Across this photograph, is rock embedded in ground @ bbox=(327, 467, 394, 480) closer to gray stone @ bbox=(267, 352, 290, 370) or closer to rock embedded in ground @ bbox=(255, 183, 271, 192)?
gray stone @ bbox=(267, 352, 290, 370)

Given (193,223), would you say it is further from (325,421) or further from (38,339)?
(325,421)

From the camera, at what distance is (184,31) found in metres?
- - -
◆ DIRECTIVE
Return every one of the records above verbatim, keeping each line as it appears.

◆ RESULT OF THE EXERCISE
Across this photograph, is rock embedded in ground @ bbox=(327, 467, 394, 480) closer to gray stone @ bbox=(267, 352, 290, 370) or closer to rock embedded in ground @ bbox=(255, 183, 271, 192)?
gray stone @ bbox=(267, 352, 290, 370)

Given (193,223), would you say it is further from (325,421) or further from (38,339)?
(325,421)

From the camera, at what distance is (184,31) found in metres?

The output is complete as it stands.